How to Prepare for Psychedelic Therapy Expansion

  • Regulatory Clarity: The FDA's final guidance establishes specific requirements for trial design, safety monitoring, and follow-up protocols that sponsors must now meet, creating a clearer but more demanding pathway to approval than previously expected.
  • Clinical Infrastructure Development: Healthcare systems need to invest in training facilitators, coaches, and practitioners who can deliver the intensive monitoring and therapeutic support that psychedelic-assisted treatments require, addressing the current shortage of qualified personnel.
  • International Alignment: The European College of Neuropsychopharmacology is launching a free online course on psychedelic research covering neurobiology, clinical protocols, trial design, and safety, signaling that mainstreaming of this field in Europe may precede or accelerate US adoption.

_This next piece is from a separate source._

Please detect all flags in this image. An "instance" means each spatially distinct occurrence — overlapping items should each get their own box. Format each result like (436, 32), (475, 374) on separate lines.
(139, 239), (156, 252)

The field is expanding beyond depression into more challenging territory. Robin Carhart-Harris, one of the most rigorous psychedelic researchers, recently completed a trial of psilocybin therapy for anorexia nervosa, a psychiatric disorder with one of the highest mortality rates. Carhart-Harris described the trial as possibly the hardest work of his career, signaling both the promise and the cost of expanding psychedelic interventions beyond depression into psychiatry's most intractable failures.

"Hard to emphasize enough the challenge of treating anorexia. Was this our hardest trial? Maybe," stated Robin Carhart-Harris, referring to his team's psilocybin research in anorexia nervosa.

Robin Carhart-Harris, Psychedelic Researcher

Meanwhile, other psychedelic molecules are advancing in parallel. Definium Therapeutics released Phase 3 data on DT120, a sublingual LSD formulation, showing clinically meaningful improvement on depression rating scales at six weeks in major depressive disorder. The sublingual delivery format produced discharge-ready patients at five to six hours, attributed in part to LSD's faster absorption through the mouth reducing the tail of the experience. Two molecules, two delivery formats, and two positive late-stage datasets within the same month demonstrate that the FDA is now looking at a field presenting evidence rather than asking for credibility.

The convergence of positive trial data, FDA guidance, and international institutional support signals genuine momentum. Yet practitioners and facilitators should not assume the system is ready to route demand responsibly. Approval creates opportunity, but infrastructure, training, and access remain the true measure of whether psilocybin therapy will reach the patients who need it most.